Rote Rosen sind die letzten sprechenden Blumen, und nur Liebende können sie hören. Rote Rosen, aus dem Lächeln Amors entstanden, aus den Haaren der Morgenröte gefallen, aus dem ersten Blut gewachsen, das auf Erden vergossen wurde. Unendlich die Zahl der Legenden, die sich um sie ranken. Die Königin der Blumen ist kein verzärteltes Pflänzchen sondern ein starkes Symbol. Und sie verkauft sich in Deutschland rund 1,4 Millionen mal jährlich.

"Die Bedeutung der anderen Blumen kennt heute niemand mehr," erklärt die Floristin von nebenan, die sich im vergangenen Jahr selbstständig gemacht hat. "Sie sollen halt passen." Zum Hochzeitskleid oder zur Wohnung, zum Beschenkten oder zum Geldbeutel.

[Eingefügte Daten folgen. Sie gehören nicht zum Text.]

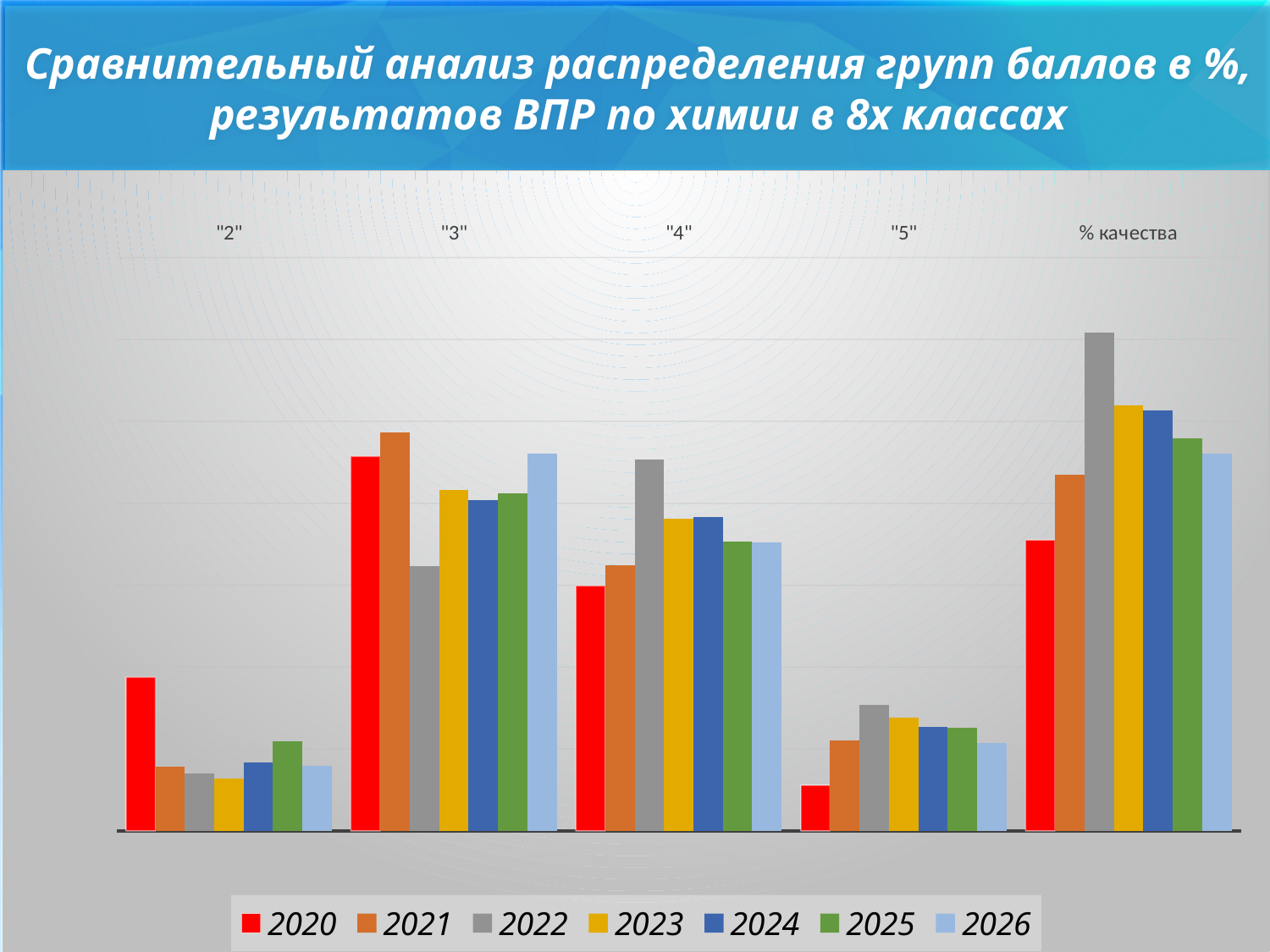
In the "3" category, which year has the lowest bar? 2022 In the "% качества" category, which year has the highest bar? 2022 In the "4" category, which year has the highest bar? 2022 In the "3" category, which is larger: the bar for 2026 or the bar for 2022? 2026 In the "3" category, which year has the highest bar? 2021 What kind of chart is shown on the slide? bar chart In the "5" category, which year has the lowest bar? 2020 In the "% качества" category, which year has the lowest bar? 2020 How many series does the legend list? 7 Which year is listed first in the legend? 2020 How many categories are shown along the x axis? 5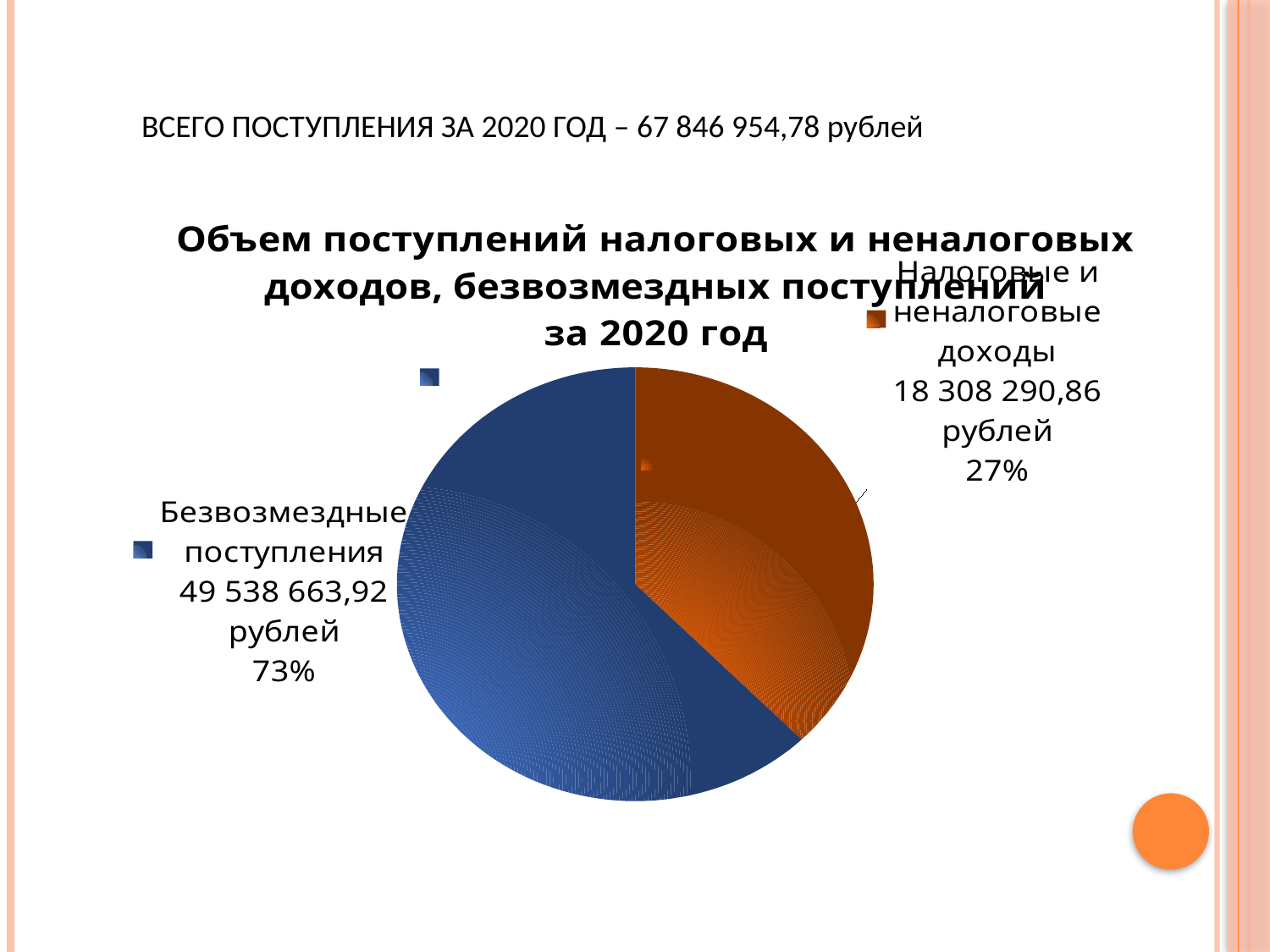
What share of the pie does "Налоговые и неналоговые доходы" represent? 27% What share of the pie does "Безвозмездные поступления" represent? 73% Which category has the smallest slice of the pie? Налоговые и неналоговые доходы What is the difference in percentage points between the shares of "Безвозмездные поступления" and "Налоговые и неналоговые доходы"? 46 percentage points What is the value shown for "Безвозмездные поступления"? 49 538 663,92 рублей Which is larger: "Безвозмездные поступления" or "Налоговые и неналоговые доходы"? Безвозмездные поступления What kind of chart is shown on the slide? Pie chart What is the value shown for "Налоговые и неналоговые доходы"? 18 308 290,86 рублей Which category has the largest slice of the pie? Безвозмездные поступления How many slices does the pie chart have? 2 What colour is the slice for "Налоговые и неналоговые доходы"? Orange What is the title of the pie chart? Объем поступлений налоговых и неналоговых доходов, безвозмездных поступлений за 2020 год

Und sie fügt noch hinzu, dass Nelken als typische Friedhofsblumen nicht unbedingt zum Geburtstag verschenkt werden sollten, auch wenn sie ab und zu welche in die gemischten Sträuße schmuggelt. Dafür versucht sie auch schon mal, einen Grabschmuck mit lebhafteren Farben zu gestalten. "So eine Beerdigung ist ja schon trist genug."
An den Brautstrauß hängt sie aber immer noch gerne zwei verschlungene Myrtenringe und bindet eine Regenbogenkristall mit ein, "weil das Glück bringt"
Die Myrte - gab es da nicht diese Geschichte von der Geburt der griechischen Liebesgöttin Aphrodite, die aus dem Schaum des Meeres geboren wurde und am Ufer nur einen Myrtenstrauch fand, in dem sie ihre Nacktheit verbergen konnte?

Aber davon ein andermal. Das gehört ja wieder in die Romantik-Abteilung, zu Alice im Wunderland:

  • "Oh du Feuerlilie", sagte Alice, denn eine solche wuchs da und schaukelte anmutig im Wind, "wenn du doch nur reden könntest!"
    "Wir können schon", sagte die Feuerlilie, "Solange jemand da ist, mit dem es sich lohnt."

Wie kitschig. Wie blumig. Und wie wahr.